りんごMAGAZINE

【わたしたちのりんご音楽祭】フェスって巡り合わせ。一生あのバンドのことを知らなかった

「フェスなんて何が楽しいの?」と思っていたけれど

 今年のりんご音楽祭が人生初フェスだったんですよ! 私って、昔はひねくれててさ。人々が行きたがる「フェス」とかいう文化をちょっと斜めから見てて。大学生の頃とかは、フェスに行くタイプの学生が苦手だったんです。社会人になっても「フェスなんて興味ありませんよ」みたいにずっと斜に構えてて。「ウェイウェイ言って何が楽しいわけ?」とか思っていました。

 でも、去年友達がりんご音楽祭に行って楽しそうにしてる様子をSNSに載せててさ。「長野の豊かな自然の中で音楽が聴ける」っていうところに、これまで持ってたイメージがちょっと覆されて。山好きだし、長野も旅行で行ったことがあって好きだったし、「行ってみるか……」って思ったわけです。

 私は、勝手に「フェス=みんながお酒を飲んで集まってウェイウェイしてる」ってイメージを持ってた。でも、行ってみたら意外とみんながみんな音楽にのってるわけじゃなくて。音楽をBGMに友達と話してる人もいるし、芝生でピクニックしてる人もいるし、昼寝してる人もいる。

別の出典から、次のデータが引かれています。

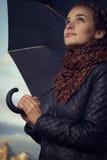 Menina com guarda-chuva em um reservatório Imagem de Stock Royalty Free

音楽だけを楽しまなきゃいけないわけじゃないんだってわかってよかったですね。フェスって、何しててもええんや!

普段自分が聴くタイプの音楽じゃなかったのに

 一番覚えているのが、土曜の夜のりんごステージだね。もともと出る予定だったアーティストが、当日出演キャンセルになって、ちょっと時間を早めて次のバンドが出てきたんですよ。それがAnalogfishってバンドで、一見イケオジの集団だったんですよ。
そしたら、「実は今日で結成20周年なんです」って話しはじめて。私が知らなかっただけで、この人たちは20年間の歴史を紡いできて今日ここにいるんだ!って感動しちゃったんです。普段私が聴くタイプの音楽じゃなかったのに、ステージの上のおじさんたちがすっごくかっこよく見えちゃって。演奏してる間に、メンバーの人たちが目配せとかするやん? その目線とか表情に、これまでの20年の歴史と絆を感じて……。

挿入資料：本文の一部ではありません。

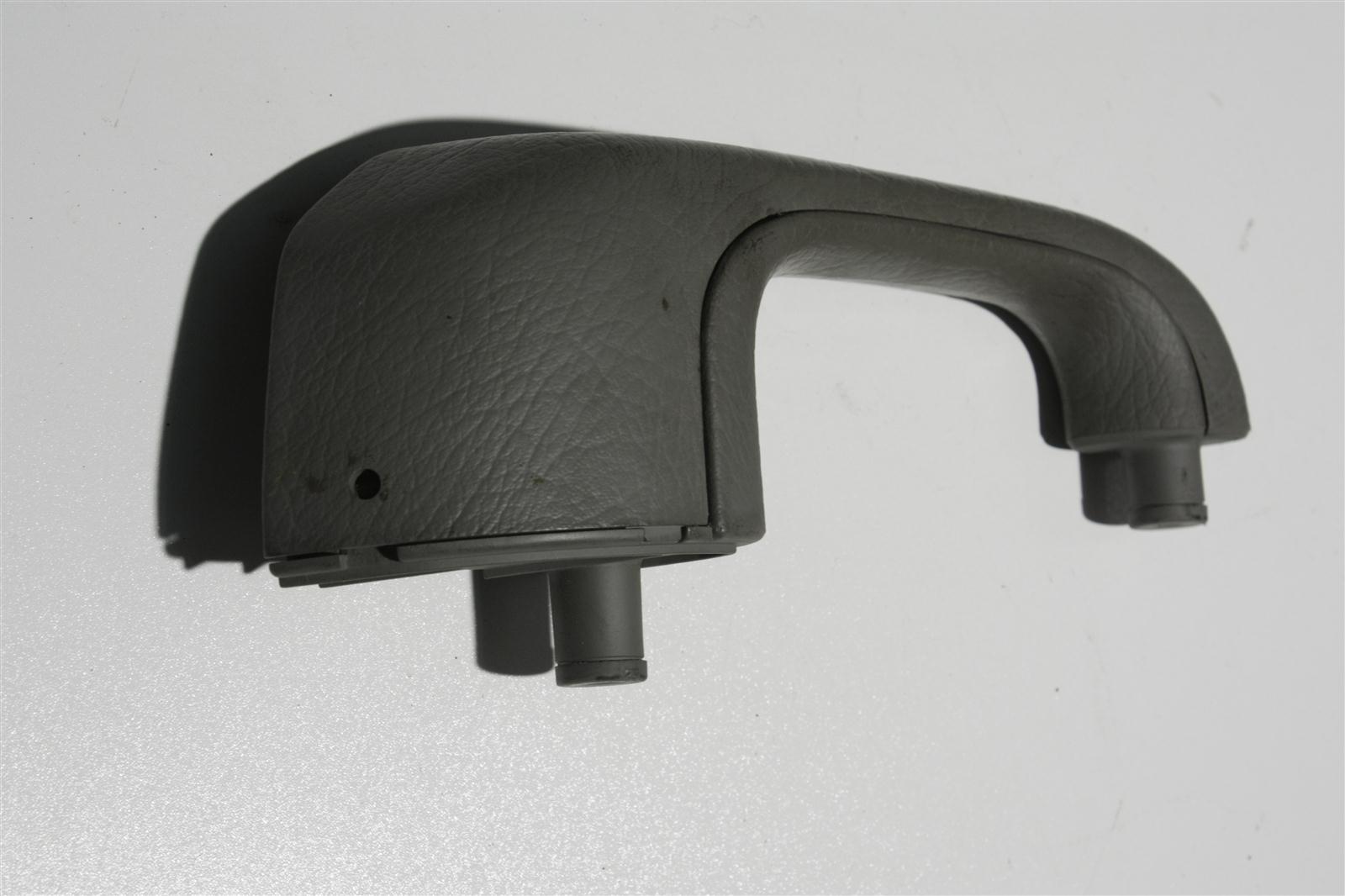 Audi 100/A6 C4 Haltegriff Vorne Links platin 4A0867171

 たまたま私はその時間にりんごステージにいてさ、「とりあえず見とくか」って思わなかったら、多分一生あのバンドのことを知らなかったわけ。同じ時間に、違うステージに行っていたとしても、たぶん何かしらのシーンを見て似たようなことを言ってたかもしれないけどさ。そう思うと、フェスってこういうことなんだって思ったね。あの「巡り合わせ」っていうのがいいですよね。今となっては、何をそこまで「フェス」を毛嫌いしていたんだ私は、って感じです。他のフェスに行くかっていったらまだわかんないけど、りんごは来年も行きたいよ。